**Task description:** Extend the passage on RAG architectures, picking up right after its final sentence.

**Passage shown:**
Inference Phase. A user submits a query. The system embeds it with the same model to get a query vector. The vector database runs approximate nearest neighbor (ANN) search and returns the top-K most similar chunks. Those chunks get assembled into a prompt template along with the original question, and the LLM generates an answer grounded in the retrieved context.

The devil is in every single detail.

Architecture Deep Dive

Naive RAG is the textbook version: embed, retrieve, generate. It works fine for straightforward factoid questions. It falls apart on anything requiring multi-hop reasoning, nuanced interpretation, or synthesis across multiple documents.

Advanced RAG bolts on pre-retrieval and post-retrieval optimizations. On the pre-retrieval side: query rewriting (use an LLM to reformulate vague queries into precise ones), HyDE (generate a hypothetical answer first, then embed that hypothetical answer for retrieval, which often surfaces better matches), and query decomposition (break complex questions into sub-queries and retrieve for each). On the post-retrieval side: re-ranking with cross-encoder models, context compression (strip irrelevant sentences from retrieved chunks), and chain-of-thought prompting to help the LLM reason over what it has been given.

Modular RAG treats each component as a swappable module. Different retrievers (dense, sparse, hybrid), different re-rankers, different prompt strategies. The pipeline is optimized per use case instead of treating it as a monolith. Agentic RAG goes a step further. An LLM agent decides when to retrieve, which tool to use, and whether to refine the query. The LLM gets control over its own retrieval strategy. Debugging gets painful at this stage.

Graph RAG, introduced by Microsoft in 2024, builds a knowledge graph from the corpus during indexing. At retrieval time it combines graph traversal with vector search. This shines on questions about relationships between entities. "How does company X's pricing strategy connect to their supply chain decisions?" Isolated chunks miss the bigger picture. A graph captures it.

**Input data:**
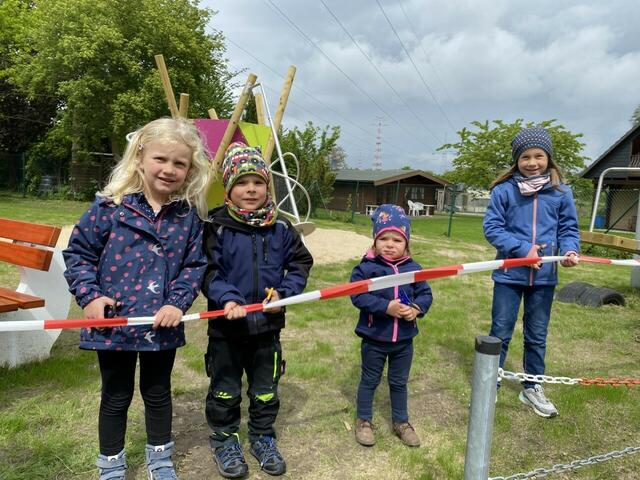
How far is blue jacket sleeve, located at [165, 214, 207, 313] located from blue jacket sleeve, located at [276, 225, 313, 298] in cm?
41

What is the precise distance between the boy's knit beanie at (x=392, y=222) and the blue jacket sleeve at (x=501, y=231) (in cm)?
77

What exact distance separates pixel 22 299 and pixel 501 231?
10.1ft

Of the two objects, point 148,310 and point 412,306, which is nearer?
point 148,310

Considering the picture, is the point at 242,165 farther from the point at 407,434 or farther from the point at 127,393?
the point at 407,434

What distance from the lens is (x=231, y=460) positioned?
239cm

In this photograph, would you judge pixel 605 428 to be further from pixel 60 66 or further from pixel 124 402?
pixel 60 66

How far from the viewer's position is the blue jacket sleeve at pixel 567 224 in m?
3.18

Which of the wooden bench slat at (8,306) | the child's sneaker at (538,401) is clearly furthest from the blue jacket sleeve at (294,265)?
the child's sneaker at (538,401)

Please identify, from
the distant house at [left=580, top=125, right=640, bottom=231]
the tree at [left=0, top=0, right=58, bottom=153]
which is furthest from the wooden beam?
the tree at [left=0, top=0, right=58, bottom=153]

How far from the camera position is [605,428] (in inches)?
120

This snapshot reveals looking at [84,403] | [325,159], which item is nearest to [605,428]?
[84,403]

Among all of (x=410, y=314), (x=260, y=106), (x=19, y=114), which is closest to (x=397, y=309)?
(x=410, y=314)

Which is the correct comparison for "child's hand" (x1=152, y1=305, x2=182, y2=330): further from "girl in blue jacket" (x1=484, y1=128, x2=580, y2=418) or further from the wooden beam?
the wooden beam

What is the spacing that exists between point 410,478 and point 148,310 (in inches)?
59.6
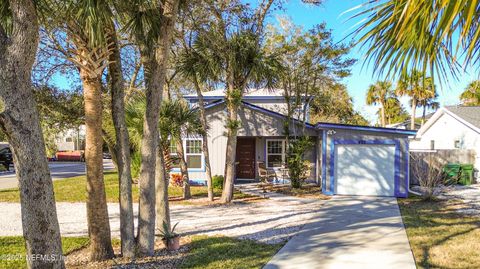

**Response:**
Stripe's support system uses multi-index RAG to answer questions that span API docs, changelog entries, and support tickets at the same time. That kind of multi-source retrieval is where RAG really earns its keep.

Chunking Strategies

Chunking is the most underrated part of the whole pipeline. Get it wrong and nothing downstream can compensate.

Fixed-size chunking (512 tokens, 50-token overlap) is simple, but it splits sentences and ideas mid-thought. It is the "Hello World" of chunking. Fine for prototyping, rarely ideal for production.

Recursive character splitting tries paragraph boundaries first, then sentence boundaries, then word boundaries. Better than fixed-size, still mechanical.

Semantic chunking uses embedding similarity between consecutive sentences. When the similarity drops below a threshold, a new chunk starts. This creates more natural groupings that actually respect topic shifts.

Document-structure-aware chunking uses headings, sections, and formatting to create boundaries. If the documents have decent structure, this is usually the winner.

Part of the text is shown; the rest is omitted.